High on that Mountain

Today as I was walking home from school in the cold misting rain, I looked up at the mountains & was taken aback by their beauty. There is white cloud hovering over them today & you cannot see the tops. Just as I looked up “Go Rest High On That Mountain” came on my play list. My thoughts turned then to my Granny & Grandpa. Oh, how I miss them. It was years after my Grandpa’s funeral before I could listen to this song & not cry. I was so angry at him for leaving us when he did. I knew he’d been in pain for a long time, & I knew that at least that was over, but I didn’t have much hope of ever seeing him again. I’d convinced myself at the time that I didn’t believe in God or at least that I didn’t believe in the kind of God that I’d come to know. When I lost Granny earlier this year, my thoughts were so different.
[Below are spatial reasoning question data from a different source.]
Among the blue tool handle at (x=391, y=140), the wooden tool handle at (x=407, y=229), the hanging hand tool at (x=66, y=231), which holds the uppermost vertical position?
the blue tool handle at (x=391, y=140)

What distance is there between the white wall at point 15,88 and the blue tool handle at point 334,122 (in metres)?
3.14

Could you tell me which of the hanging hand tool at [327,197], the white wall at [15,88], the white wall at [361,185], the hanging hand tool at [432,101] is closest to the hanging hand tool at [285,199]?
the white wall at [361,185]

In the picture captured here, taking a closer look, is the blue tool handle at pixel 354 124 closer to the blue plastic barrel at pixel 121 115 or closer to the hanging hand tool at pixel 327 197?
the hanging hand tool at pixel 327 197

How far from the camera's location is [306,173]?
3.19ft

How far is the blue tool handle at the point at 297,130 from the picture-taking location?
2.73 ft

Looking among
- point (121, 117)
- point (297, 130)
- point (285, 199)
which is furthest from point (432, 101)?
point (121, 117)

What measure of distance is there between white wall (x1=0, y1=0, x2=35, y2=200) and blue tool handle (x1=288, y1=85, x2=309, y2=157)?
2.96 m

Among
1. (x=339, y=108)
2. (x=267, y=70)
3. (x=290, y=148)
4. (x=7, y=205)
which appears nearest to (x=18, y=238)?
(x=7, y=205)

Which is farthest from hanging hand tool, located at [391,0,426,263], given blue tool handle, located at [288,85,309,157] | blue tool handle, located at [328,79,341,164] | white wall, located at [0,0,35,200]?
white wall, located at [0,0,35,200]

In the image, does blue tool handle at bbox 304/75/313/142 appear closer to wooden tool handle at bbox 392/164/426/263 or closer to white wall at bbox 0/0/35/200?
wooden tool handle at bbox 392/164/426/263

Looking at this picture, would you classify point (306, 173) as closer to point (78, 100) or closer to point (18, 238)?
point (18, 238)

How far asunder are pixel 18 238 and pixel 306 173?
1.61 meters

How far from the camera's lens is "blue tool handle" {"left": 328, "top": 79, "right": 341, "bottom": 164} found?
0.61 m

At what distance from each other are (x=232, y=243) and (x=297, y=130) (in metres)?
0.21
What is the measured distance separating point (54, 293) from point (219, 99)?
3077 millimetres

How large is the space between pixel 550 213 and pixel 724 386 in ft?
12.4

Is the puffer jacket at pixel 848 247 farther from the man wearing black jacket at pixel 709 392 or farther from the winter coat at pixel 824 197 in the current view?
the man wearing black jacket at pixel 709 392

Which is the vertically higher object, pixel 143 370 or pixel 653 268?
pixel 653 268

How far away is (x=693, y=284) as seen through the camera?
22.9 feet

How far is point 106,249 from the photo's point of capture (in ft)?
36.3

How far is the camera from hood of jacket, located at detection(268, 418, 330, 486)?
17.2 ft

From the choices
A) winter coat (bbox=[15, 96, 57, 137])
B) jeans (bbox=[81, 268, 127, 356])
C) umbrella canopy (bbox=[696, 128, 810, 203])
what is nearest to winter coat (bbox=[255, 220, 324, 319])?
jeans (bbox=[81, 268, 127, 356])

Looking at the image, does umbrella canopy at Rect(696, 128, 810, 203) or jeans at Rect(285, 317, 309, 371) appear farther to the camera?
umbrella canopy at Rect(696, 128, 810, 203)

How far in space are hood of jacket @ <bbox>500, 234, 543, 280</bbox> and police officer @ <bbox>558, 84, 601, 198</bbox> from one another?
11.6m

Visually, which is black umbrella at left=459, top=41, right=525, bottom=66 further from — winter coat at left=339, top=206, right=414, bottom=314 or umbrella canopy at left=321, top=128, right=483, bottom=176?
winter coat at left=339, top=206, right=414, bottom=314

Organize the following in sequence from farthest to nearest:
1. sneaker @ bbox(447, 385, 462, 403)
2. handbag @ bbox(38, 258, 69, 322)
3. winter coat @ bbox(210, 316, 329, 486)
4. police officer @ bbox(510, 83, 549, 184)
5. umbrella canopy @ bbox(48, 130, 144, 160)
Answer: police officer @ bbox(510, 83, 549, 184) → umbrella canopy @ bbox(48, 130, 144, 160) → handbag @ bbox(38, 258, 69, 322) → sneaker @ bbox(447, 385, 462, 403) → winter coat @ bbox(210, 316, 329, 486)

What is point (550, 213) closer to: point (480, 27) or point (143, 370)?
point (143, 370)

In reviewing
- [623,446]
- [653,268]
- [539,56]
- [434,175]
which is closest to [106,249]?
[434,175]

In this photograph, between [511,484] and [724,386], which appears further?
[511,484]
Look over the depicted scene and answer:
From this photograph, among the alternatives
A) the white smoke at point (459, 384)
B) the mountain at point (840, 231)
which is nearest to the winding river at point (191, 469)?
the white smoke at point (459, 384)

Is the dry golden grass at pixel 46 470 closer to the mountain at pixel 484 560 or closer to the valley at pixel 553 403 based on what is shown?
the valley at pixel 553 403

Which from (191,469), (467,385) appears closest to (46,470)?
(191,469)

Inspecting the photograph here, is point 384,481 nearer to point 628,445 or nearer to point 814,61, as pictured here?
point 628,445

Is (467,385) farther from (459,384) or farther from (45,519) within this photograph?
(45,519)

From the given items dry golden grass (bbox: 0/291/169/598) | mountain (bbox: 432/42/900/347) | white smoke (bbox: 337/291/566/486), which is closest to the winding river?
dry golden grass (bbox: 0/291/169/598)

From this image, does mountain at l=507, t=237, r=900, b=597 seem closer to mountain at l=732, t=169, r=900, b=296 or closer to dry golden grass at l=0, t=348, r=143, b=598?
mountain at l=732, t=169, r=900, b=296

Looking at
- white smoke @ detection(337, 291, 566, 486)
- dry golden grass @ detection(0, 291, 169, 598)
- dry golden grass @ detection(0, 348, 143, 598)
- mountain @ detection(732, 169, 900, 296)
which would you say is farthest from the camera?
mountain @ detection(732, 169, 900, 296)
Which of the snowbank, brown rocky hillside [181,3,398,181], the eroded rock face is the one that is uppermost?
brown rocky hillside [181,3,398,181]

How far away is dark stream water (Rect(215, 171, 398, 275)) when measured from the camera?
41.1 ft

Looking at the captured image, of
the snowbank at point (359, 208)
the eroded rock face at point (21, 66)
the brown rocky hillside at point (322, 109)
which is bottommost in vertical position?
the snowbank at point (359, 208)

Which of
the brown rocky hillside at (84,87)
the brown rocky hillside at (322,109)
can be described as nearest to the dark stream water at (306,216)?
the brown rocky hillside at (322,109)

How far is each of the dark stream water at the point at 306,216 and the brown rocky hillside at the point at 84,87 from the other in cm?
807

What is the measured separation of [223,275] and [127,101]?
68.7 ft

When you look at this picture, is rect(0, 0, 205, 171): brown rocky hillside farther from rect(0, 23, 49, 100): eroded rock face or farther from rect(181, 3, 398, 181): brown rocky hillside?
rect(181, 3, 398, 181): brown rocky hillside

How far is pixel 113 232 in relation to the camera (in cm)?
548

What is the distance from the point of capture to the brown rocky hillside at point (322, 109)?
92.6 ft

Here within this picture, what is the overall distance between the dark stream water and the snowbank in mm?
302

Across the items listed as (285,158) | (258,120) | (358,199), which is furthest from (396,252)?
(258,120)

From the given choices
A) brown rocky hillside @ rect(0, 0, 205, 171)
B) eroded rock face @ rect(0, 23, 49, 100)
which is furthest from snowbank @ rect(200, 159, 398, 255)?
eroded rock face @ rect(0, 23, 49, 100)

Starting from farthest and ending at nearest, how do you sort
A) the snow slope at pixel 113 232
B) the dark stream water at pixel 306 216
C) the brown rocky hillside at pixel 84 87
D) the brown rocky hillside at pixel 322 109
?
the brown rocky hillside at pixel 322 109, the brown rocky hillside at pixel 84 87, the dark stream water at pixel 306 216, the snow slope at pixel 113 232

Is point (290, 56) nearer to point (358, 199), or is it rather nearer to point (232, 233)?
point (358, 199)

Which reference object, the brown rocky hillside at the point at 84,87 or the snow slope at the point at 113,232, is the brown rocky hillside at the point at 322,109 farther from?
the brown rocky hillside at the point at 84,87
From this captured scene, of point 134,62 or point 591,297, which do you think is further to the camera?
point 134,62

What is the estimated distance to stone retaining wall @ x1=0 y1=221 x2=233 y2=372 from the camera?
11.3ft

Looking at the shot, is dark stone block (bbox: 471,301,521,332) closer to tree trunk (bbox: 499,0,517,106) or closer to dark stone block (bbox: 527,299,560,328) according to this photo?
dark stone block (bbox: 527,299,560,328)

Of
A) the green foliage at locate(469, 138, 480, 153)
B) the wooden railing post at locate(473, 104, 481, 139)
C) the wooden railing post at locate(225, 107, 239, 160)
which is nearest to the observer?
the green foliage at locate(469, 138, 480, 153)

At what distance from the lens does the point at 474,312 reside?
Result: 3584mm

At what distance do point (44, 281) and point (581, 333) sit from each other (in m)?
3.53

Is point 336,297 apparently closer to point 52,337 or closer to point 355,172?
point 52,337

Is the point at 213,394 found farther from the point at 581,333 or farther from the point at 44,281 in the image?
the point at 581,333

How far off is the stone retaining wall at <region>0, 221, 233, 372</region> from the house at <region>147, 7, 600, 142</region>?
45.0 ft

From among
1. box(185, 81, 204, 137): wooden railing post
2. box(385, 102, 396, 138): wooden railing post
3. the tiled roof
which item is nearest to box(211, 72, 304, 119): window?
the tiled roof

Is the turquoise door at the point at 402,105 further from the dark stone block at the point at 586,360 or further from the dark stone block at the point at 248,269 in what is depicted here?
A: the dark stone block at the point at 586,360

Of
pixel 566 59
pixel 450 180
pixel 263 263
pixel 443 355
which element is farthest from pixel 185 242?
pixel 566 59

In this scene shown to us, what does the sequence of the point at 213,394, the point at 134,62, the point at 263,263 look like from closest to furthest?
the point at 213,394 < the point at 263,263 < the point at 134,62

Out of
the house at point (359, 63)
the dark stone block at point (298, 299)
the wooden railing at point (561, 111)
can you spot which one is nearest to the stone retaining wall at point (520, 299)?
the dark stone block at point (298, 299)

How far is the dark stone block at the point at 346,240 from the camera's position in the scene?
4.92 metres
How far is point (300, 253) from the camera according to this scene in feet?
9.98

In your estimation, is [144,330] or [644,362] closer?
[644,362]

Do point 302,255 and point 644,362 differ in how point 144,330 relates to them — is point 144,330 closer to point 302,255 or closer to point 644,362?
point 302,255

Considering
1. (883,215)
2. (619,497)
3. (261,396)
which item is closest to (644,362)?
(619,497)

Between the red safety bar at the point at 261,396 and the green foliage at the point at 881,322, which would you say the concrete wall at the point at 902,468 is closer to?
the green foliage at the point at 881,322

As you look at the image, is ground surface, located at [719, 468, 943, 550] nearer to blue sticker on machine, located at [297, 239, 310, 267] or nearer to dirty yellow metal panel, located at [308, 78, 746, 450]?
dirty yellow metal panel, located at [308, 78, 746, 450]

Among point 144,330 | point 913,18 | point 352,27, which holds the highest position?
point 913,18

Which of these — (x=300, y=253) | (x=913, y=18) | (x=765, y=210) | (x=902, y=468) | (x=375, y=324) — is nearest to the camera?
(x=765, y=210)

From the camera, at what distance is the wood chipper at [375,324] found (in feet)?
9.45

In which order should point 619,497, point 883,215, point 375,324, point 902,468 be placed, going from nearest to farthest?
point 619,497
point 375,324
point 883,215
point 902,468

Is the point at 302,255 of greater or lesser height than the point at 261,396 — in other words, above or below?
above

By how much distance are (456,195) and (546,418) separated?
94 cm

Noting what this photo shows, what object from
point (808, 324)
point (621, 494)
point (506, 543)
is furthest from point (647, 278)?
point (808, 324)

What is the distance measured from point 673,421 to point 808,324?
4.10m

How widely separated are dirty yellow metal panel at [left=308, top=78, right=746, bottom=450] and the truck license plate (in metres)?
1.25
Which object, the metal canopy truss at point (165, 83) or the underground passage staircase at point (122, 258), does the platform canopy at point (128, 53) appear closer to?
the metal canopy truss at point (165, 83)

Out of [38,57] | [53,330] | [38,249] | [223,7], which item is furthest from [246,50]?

I was grateful for the time that I’d gotten to spend with her when she was living in Louisiana. I was grateful for the knowledge that I will see her & Grandpa both again one day. As I looked up at the mountains today, I couldn’t help but smile knowing that somewhere beyond that white cloud are all those that I love that have passed on. Somewhere beyond they are looking down on me & I know they are proud of the way I’m living my life. “That’s my granddaughter,” they’d say, their faces beaming. It is my prayer today that I will always have such assurance & hope & also for those of my family who read this to know how much I love them & treasure their influence in my life - every part of it. I am who I am because of these wonderful people.